I had written the code according to the instructions given, But it was throwing a error. Please help me in finding out. The error is at exercise 5 L_mode
{moderator edit - solution code removed}
l forward. Thanks in Advance
I had written the code according to the instructions given, But it was throwing a error. Please help me in finding out. The error is at exercise 5 L_mode
{moderator edit - solution code removed}
l forward. Thanks in Advance
If your linear_activation_forward
function passed its tests (I am assuming that it did), then your problem is with your invocation of that function in the L_model_forward
function. The docstring of the former function (as all good function documentation does) describes the arguments to the function. Here is the one that bites in this case:
activation -- the activation to be used in this layer, stored as a text string: "sigmoid" or "relu"

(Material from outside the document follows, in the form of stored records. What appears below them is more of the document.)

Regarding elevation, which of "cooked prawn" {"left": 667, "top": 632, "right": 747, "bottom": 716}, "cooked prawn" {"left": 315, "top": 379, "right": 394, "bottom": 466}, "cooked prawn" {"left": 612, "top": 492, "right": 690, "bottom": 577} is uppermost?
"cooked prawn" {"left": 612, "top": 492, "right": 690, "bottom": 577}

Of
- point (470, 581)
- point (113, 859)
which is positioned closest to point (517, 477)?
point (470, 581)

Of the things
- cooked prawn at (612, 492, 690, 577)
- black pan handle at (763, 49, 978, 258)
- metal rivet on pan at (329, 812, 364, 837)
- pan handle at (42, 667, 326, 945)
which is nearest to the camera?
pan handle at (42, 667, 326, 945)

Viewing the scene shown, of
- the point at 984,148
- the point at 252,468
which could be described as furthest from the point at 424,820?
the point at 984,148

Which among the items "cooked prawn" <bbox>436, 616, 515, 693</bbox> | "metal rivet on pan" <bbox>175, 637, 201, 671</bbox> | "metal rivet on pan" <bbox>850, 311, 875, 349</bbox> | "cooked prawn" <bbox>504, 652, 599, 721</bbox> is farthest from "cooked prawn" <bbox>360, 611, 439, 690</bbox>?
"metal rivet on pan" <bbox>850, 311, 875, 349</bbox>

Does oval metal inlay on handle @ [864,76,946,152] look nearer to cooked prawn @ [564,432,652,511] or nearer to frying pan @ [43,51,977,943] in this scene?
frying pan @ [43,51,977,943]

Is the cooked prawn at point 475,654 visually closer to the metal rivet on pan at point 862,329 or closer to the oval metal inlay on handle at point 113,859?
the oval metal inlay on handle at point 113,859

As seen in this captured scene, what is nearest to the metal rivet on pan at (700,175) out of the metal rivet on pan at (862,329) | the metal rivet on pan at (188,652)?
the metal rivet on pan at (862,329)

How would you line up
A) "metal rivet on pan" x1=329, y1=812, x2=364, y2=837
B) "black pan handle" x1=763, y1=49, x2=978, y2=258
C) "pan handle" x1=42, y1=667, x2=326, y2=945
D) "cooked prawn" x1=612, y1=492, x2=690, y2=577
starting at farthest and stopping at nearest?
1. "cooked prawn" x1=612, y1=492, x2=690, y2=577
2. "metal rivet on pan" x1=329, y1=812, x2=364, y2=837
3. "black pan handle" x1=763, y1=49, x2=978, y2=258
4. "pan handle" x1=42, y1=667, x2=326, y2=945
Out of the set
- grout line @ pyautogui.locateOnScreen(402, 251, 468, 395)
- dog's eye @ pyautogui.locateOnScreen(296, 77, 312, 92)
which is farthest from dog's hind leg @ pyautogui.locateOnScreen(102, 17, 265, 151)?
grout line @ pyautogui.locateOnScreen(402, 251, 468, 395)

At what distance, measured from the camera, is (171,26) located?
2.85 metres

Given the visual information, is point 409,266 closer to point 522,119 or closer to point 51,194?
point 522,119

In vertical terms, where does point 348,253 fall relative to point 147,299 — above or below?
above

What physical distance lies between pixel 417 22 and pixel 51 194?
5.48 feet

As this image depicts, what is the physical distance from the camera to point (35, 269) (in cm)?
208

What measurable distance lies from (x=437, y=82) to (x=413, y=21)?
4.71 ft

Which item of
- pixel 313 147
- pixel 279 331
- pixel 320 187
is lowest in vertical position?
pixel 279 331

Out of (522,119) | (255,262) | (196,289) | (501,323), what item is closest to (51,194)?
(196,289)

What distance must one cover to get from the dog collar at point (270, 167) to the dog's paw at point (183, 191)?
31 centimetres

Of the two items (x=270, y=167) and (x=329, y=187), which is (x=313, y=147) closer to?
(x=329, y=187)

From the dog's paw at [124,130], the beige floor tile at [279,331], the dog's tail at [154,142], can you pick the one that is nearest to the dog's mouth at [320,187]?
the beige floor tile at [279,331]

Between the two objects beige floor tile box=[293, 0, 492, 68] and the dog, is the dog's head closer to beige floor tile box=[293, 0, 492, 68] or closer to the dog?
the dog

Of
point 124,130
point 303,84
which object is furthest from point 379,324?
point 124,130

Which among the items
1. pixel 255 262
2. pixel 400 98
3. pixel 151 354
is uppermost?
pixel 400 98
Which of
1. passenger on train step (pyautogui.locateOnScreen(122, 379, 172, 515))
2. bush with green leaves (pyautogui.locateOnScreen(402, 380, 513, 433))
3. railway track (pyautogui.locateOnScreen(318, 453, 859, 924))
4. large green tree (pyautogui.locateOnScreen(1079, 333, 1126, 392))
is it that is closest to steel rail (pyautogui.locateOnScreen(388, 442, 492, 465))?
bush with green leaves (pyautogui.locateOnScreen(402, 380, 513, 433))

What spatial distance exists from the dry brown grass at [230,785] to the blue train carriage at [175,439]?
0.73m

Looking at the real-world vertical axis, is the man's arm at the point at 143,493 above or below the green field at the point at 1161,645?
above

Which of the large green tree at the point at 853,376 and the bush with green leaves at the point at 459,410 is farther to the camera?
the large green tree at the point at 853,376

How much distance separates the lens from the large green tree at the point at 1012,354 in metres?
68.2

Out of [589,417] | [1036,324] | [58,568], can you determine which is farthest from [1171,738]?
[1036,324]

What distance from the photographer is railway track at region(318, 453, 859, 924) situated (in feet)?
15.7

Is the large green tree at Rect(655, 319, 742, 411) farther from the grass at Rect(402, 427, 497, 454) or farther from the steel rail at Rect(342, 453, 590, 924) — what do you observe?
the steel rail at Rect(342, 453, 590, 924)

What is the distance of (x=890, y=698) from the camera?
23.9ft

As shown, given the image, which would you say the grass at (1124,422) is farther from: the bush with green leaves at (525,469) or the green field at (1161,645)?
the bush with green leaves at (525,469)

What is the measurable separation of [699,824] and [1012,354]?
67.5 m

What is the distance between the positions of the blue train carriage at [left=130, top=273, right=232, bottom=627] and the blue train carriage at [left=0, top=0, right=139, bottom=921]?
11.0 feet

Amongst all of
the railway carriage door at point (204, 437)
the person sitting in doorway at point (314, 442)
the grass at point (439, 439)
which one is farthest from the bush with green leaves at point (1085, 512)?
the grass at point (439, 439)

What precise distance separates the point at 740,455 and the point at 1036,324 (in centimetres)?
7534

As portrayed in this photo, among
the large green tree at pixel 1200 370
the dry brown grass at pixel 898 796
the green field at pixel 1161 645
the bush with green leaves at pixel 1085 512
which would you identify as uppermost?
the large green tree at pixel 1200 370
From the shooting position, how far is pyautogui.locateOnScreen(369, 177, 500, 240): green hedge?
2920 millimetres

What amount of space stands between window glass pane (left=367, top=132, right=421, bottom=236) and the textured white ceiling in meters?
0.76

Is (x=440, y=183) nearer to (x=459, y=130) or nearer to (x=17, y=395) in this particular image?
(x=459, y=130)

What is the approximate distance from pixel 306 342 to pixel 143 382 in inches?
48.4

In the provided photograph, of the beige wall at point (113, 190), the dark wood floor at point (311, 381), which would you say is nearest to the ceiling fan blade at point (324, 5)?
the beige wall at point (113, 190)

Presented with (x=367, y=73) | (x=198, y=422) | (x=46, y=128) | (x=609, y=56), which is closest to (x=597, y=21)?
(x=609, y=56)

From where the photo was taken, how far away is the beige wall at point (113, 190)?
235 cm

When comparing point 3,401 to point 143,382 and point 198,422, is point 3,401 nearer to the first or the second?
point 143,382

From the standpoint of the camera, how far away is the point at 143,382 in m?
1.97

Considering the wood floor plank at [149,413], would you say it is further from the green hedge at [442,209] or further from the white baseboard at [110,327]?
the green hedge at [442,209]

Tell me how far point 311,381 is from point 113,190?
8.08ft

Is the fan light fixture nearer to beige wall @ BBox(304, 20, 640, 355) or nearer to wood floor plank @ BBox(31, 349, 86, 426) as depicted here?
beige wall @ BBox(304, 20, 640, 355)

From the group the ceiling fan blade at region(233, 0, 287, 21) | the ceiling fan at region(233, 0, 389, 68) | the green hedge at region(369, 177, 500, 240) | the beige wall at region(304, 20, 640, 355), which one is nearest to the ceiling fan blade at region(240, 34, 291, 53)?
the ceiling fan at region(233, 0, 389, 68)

I will add emphasis to the text string part.
P.S. In the future, please refrain from posting your code as it is against the honor code. Include only the traceback. Thanks much!
Thanks For The Help
In which exercise you are getting this error?
The shape of W and A, in my case, is (1, 3) and (3, 2) respectively, which is different from yours. So, I guess, the error is not pointing to linear_forward
function. Please share your full error.
Wekk 4 Exercise 5 l am getting different dimensions .
Share full error please
Hint: For the last layer, we use L
, not l
.
The dimension of A still remains (5,4)
Share your full error, please.
OK.
For the last layer, we use activation of that layer, not the previous layer, right? Also note that the prewritten code for last layer is:
AL, cache = . . .
caches . . .
Don’t change the left-hand sides…
Ok l print A and i get shape (5,4) now it means i will get a dimesional error since for the first layer A = X right?
Yes, for the first layer, A = X, for hidden layers, A = A_prev. What is it for the last layer?
I think for the last layer its A = AL-1
No. AL is the output of the last layer, not the input to the last layer.
In for loop
, we set the output of each hidden layer as A
, right? So, what is the output of the last hidden layer (2nd last layer)? That is the input to the last layer.
A(L-1) is the input of the last layer
No.
Consider the below example:
for i in range(1, 100):
V = Something
The output of i = 1
or any other value is V
.
OK, for the last layer we use the activation of that Layer which is AL right?